Welcome to WebmasterWorld Guest from 35.172.195.49

Forum Moderators: coopster & jatar k

Nice one I hadn't seen before: gzencode()

     
7:00 am on Aug 20, 2019 (gmt 0)

Senior Member

WebmasterWorld Senior Member 5+ Year Member Top Contributors Of The Month

joined:Mar 15, 2013
posts: 1205
votes: 120


This might be an oldie to some of you, but I hadn't seen it before so I thought I'd share :-)

One issue I have is that data in MySQL is taking up a HUGE amount of space, and I'm about to have to upgrade my entire dedicated server just to get more storage! But then I came across this:

$string = "example";

// compress the string
$compressed = gzencode($string);

// decompress the compressed string
$original = gzdecode($compressed);


I took a string that was 1390 characters, and compressed it to 723 characters!

It actually does a poor job with short strings like in the example, but if you have a message board or private messages where the text can get quite long, that's a different story! From my basic testing, you'll save storage on anything over 58 characters.

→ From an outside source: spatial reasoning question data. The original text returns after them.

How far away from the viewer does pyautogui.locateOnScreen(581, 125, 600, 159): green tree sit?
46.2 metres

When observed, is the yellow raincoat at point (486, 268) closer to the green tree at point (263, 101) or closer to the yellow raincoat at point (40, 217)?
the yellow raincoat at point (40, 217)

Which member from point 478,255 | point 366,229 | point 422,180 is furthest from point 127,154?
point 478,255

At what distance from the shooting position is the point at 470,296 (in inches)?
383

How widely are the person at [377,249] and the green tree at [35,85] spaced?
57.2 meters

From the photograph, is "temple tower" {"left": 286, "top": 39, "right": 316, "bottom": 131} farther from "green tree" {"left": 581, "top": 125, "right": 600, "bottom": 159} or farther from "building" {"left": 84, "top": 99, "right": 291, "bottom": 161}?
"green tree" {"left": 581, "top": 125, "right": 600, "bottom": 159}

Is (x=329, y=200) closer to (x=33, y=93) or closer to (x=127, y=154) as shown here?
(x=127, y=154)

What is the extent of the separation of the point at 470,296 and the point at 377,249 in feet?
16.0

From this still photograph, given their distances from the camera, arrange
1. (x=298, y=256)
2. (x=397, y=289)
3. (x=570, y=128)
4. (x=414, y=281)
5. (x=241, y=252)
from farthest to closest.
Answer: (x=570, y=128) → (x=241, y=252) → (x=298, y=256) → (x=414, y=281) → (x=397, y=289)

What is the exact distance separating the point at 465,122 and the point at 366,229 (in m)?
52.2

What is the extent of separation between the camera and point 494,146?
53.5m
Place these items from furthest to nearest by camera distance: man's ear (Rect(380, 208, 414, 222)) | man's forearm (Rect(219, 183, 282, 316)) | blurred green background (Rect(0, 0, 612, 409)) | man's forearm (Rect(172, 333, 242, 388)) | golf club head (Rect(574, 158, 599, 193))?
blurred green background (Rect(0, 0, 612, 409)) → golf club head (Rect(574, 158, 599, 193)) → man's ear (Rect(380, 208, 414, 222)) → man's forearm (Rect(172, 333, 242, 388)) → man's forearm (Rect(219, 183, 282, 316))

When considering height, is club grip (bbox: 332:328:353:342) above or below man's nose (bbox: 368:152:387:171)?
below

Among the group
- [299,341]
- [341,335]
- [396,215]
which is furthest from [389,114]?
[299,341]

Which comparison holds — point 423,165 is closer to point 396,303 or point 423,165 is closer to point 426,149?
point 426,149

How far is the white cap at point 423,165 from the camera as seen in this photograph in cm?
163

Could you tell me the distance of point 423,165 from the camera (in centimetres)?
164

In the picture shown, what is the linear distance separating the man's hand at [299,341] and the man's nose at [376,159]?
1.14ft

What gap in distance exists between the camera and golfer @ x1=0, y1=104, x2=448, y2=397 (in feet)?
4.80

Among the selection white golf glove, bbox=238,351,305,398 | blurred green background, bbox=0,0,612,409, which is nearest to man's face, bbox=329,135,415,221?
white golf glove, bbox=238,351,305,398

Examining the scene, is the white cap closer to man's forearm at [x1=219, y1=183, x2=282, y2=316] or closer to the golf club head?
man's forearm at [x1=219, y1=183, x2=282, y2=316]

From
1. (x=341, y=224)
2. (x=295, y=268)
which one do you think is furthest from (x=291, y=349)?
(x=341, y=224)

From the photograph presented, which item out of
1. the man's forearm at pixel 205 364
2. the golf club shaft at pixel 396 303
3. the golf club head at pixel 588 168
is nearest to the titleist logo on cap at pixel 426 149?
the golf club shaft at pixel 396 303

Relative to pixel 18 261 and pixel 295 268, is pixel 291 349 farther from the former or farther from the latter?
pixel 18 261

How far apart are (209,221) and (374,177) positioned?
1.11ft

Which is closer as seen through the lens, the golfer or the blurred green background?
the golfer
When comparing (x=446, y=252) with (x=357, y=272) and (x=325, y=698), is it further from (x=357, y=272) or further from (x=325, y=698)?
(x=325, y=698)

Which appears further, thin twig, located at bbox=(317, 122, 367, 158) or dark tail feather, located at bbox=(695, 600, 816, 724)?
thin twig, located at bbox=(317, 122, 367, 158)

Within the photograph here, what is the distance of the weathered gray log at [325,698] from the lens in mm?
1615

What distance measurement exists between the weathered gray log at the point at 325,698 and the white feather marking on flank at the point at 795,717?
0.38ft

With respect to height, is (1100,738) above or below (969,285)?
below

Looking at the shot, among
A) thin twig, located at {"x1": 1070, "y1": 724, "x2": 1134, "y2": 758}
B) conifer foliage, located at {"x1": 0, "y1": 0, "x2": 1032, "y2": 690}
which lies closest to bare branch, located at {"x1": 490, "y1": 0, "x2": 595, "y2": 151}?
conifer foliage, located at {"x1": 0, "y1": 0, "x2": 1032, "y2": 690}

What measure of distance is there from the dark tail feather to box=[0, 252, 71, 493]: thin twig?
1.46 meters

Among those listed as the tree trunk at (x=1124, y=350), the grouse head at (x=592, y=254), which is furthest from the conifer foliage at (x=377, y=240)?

Only downside that I can find, when it's compressed you won't be able to use MySQL to do a simple search in the field :-( I tried using gzencode() to compresses the search term and then used strpos() to see if the compressed string contained the compressed search term, but it wasn't found. So it's not a great solution for me to use with a message board (unless someone can suggest something better), but it would definitely help with Private Messages.
9:05 am on Aug 20, 2019 (gmt 0)

Senior Member

WebmasterWorld Senior Member Top Contributors Of The Month

joined:Nov 13, 2016
posts: 1194
votes: 288


You can also have a look at the bz... functions : [php.net...] , which, often produce "slightly" smaller data (but not big difference).

I tried using gzencode() to compresses the search term and then used strpos() to see if the compressed string contained the compressed search term, but it wasn't found.

This is not how it works :)

[en.wikipedia.org...]

Basically, this kind of compression algorithm is working by checking the frequency of repetition of a sequence of bytes (in this case words / characters).

An extremely simplistic view would be :
- the first occurrence of the word "widget" is stored as it
- the next time the word "widget" is found, instead of storing the word, the algorithm will store a pointer to the previous reference (as well as the length of the sequence).

As I said, this is simplistic explanation, in real life this is a more complex , and GZ involves also Huffman tree to adapt the length of coding.

So, you can't use the MySQL indexing function, to run search, you'll need to create your own search engine, with a separate "dictionary".
9:33 am on Aug 20, 2019 (gmt 0)

Senior Member from GB 

WebmasterWorld Senior Member brotherhood_of_lan is a WebmasterWorld Top Contributor of All Time 10+ Year Member Top Contributors Of The Month

joined:Jan 30, 2002
posts:5046
votes: 60


brotli is another compression algorithm worth a look
10:11 am on Aug 20, 2019 (gmt 0)

Senior Member

WebmasterWorld Senior Member Top Contributors Of The Month

joined:Nov 13, 2016
posts: 1194
votes: 288


brotli is another compression algorithm worth a look

There is no native support for brotli in PHP (yet). If you want to use Brotli within PHP script, you need to compile yourself this extension : [github.com...] . One day, it will certainly make its way to the official distribution of PHP.

Indirectly related, I use Brotli to compress my pages. I use the H2O web server and obtain faster compression, with slightly smaller files than GZ. Brotli extensions are also available for Nginx, Apache, etc...
4:36 pm on Oct 28, 2019 (gmt 0)

Junior Member

Top Contributors Of The Month

joined:Aug 30, 2019
posts:147
votes: 30


Hello-

The problem with using compressed string / text, is that, if one day, the string / text is corrupted, you will no longer be able to retrieve the text at all. Using plain text is more convenient, if the text is corrupted, you'll get awkward characters in the middle, but part of the text will still be readable.